I think you need this:
Rjb::load('/path/to/jar/stanford-postagger.jar:/path/to/jar/stanford-ner.jar', ['-Xmx200m'])
I just tried this and it works. Create a dir in lib called nlp. Put the jars there and then create a class which loads the jars using the full path:
So you end up with:
├── lib
│ ├── nlp
│ │ ├── stanford-ner.jar
│ │ └── stanford-postagger.jar
│ └── nlp.rb
require 'rjb'
class NLP
def initialize
pos_tagger = File.expand_path('../nlp/stanford-postagger.jar', __FILE__)
ner = File.expand_path('../nlp/stanford-ner.jar', __FILE__)

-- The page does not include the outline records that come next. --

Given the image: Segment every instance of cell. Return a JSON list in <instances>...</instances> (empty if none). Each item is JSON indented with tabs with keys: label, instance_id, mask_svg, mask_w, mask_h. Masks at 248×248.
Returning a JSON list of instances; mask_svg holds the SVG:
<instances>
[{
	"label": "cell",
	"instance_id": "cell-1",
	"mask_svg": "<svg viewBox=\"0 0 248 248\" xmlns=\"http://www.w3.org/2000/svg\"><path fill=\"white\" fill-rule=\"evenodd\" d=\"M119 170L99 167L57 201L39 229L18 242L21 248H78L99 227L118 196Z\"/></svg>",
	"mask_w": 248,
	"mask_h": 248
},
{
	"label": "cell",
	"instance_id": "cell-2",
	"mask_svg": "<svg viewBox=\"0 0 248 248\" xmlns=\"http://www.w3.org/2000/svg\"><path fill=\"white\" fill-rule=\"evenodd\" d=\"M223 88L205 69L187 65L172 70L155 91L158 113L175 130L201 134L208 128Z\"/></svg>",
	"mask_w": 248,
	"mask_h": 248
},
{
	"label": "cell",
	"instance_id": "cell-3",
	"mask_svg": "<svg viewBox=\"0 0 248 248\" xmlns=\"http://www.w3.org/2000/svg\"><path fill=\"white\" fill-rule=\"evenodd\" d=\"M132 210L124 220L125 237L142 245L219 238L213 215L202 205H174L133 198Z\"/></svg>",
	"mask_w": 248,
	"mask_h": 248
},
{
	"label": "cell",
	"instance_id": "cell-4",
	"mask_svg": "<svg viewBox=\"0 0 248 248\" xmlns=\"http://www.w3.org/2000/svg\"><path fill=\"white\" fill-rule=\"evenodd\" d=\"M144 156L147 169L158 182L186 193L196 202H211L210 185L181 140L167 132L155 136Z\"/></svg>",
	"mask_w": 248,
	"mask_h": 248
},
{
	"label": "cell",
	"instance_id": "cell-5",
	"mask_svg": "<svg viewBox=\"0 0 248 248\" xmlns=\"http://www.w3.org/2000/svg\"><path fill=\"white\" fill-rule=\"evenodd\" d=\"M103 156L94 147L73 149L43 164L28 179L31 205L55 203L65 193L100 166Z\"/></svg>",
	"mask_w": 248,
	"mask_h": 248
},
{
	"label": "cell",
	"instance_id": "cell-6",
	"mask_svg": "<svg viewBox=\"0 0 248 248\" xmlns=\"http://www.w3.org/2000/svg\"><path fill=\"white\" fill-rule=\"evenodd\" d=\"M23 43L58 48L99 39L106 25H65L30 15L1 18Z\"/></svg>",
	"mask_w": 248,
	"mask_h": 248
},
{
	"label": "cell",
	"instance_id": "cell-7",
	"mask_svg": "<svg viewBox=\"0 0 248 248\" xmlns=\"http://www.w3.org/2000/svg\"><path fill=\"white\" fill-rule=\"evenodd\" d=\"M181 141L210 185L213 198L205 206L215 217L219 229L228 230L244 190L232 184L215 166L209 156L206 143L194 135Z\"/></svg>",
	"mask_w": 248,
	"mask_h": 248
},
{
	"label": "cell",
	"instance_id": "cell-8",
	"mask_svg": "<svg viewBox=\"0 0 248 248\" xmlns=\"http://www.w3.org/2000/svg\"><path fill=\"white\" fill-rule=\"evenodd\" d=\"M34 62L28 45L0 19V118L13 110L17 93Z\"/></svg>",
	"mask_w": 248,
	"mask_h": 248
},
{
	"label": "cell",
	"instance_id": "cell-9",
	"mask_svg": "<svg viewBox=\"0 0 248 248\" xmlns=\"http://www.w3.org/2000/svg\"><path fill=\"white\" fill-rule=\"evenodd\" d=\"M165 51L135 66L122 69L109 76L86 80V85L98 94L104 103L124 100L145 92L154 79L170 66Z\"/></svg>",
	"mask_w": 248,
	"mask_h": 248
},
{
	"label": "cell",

Rjb::load("#{pos_tagger}:#{ner}", ['-Xmx200m'])
crfclassifier = Rjb::import('edu.stanford.nlp.ie.crf.CRFClassifier')
maxentTagger = Rjb::import('edu.stanford.nlp.tagger.maxent.MaxentTagger')
maxentTagger.init("left3words-wsj-0-18.tagger")
sentence = Rjb::import('edu.stanford.nlp.ling.Sentence')
@classifier = crfclassifier.getClassifierNoExceptions("ner-eng-ie.crf-4-conll.ser.gz")
end
def get_entities(sentence)
sent = sentence
@classifier.testStringInlineXML( sent )
end
end
Little test class:
require_relative 'lib/nlp'
n = NLP.new
n.get_entities("Good afternoon Rajat Raina, how are you today?")
output:
ruby t.rb
Loading classifier from /Users/brendan/code/ruby/ruby-nlp/ner-eng-ie.crf-4-conll.ser.gz ... done [1.2 sec].
Getting data from Good afternoon Rajat Raina, how are you today? (default encoding)
Good afternoon <PERSON>Rajat Raina</PERSON>, how are you today?